PGS helps with embryo selection
As women get older, a higher and higher percentage of their embryos will be genetically abnormal. Therefore, if we don’t do PGS, we typically transfer more embryos into women as they age.
For example, if we select an embryo based on shape alone, a top-quality embryo in a woman 32 years old or younger generally has about a 60-65 percent chance of resulting in a pregnancy. If the embryo is genetically normal, the chance goes up to 80 percent.
A top-quality embryo in a 38-year-old woman has about a 35 percent chance of resulting in pregnancy. However, if the embryo is genetically normal, then it too has about an 80 percent chance of pregnancy.
So, no matter what her age, if a woman has PGS performed, she can confidently transfer a single embryo into her uterus and expect a high rate of pregnancy with a low rate of twins.
PGS reduces the chance of miscarriage
The vast majority of genetically abnormal embryos will not result in a live birth. However, they CAN get a woman pregnant, only for her to suffer a miscarriage.
If we do not transfer genetically abnormal embryos, we greatly reduce the risk of miscarriage with IVF (in vitro fertilization).
PGS can tell if none of the embryos are suitable to transfer
There are patients who generate multiple embryos, yet none of them are euploid (genetically normal). If a woman generates seven embryos and does not know they are all abnormal because they have not been evaluated by PGS, then she may go through multiple embryo transfers and multiple miscarriages. What she really needed all along was to get a new batch of eggs.
This is an example of where PGS is very cost effective. The cost of an embryo transfer and the costs associated with many miscarriages will exceed the cost of PGS.
PGS is particularly helpful as women get into their later 30s, since fewer and fewer of their embryos are normal. It can be particularly useful for these women to know if they should go through IVF again to get a new batch of eggs.
Just because a person does not have any normal embryos in one batch, does not mean they won’t have any normal ones from a second attempt.
PGS can help with family planning
If a person would like two or three children, it would be nice to know if her batch of embryos has that many normal ones so she can freeze normal embryos for future pregnancy. If not, she might consider another IVF stimulation to increase the number of normal embryos. The younger a woman is when she stimulates, the greater her chances of having a normal embryo.
Conversely, if a person already has two children and has four embryos she has not used, it might be very helpful to know which, if any of them are genetically normal. People are more likely to abandon their embryos if they have a large number of them.

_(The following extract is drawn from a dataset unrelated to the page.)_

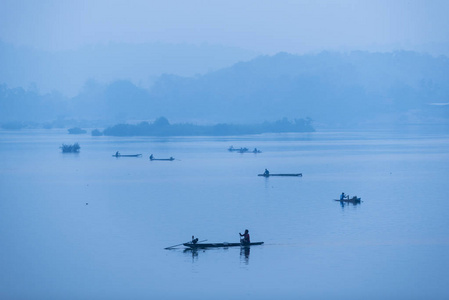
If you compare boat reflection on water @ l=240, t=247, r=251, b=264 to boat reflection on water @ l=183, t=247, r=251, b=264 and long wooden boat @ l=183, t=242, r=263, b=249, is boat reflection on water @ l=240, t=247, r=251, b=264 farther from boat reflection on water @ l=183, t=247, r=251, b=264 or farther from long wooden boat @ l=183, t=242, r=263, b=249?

However, if they did PGS, they might learn that only one or two of those embryos are normal. Knowing only one or two more pregnancies could result from their batch of embryos will often give couples the courage to use all their embryos.
Risks of PGS
The estimate is that 1 in 100 embryos will be lost or damaged by doing PGS. PGS also requires freezing of the embryos, and not all embryos survive the freeze/thaw processes. Fewer than 5 percent of embryos will have some damage from the freezing or thawing. So PGS is not risk free to the embryo; however, the vast majority do well.
Performing PGS on an embryo does not improve the embryo’s quality or its ability to result in a pregnancy. If you have only one embryo, for example, doing PGS will not help you get pregnant. By doing PGS, you know more about the embryo and only learn if it is one that can result in a healthy live birth.
Trends in PGS
More and more couples are opting for PGS, as it helps them confidently select a single embryo for transfer with a very high rate of success and low chance of miscarriage. Couples are also choosing to do PGS more because it means they will need fewer frozen embryo transfers in the future in order to utilize all of their embryos.
For patients with many embryos, this can be cost effective. For older women, it can be critical to let them know if none of their embryos will work and instead of doing any transfers, they need a new batch of embryos.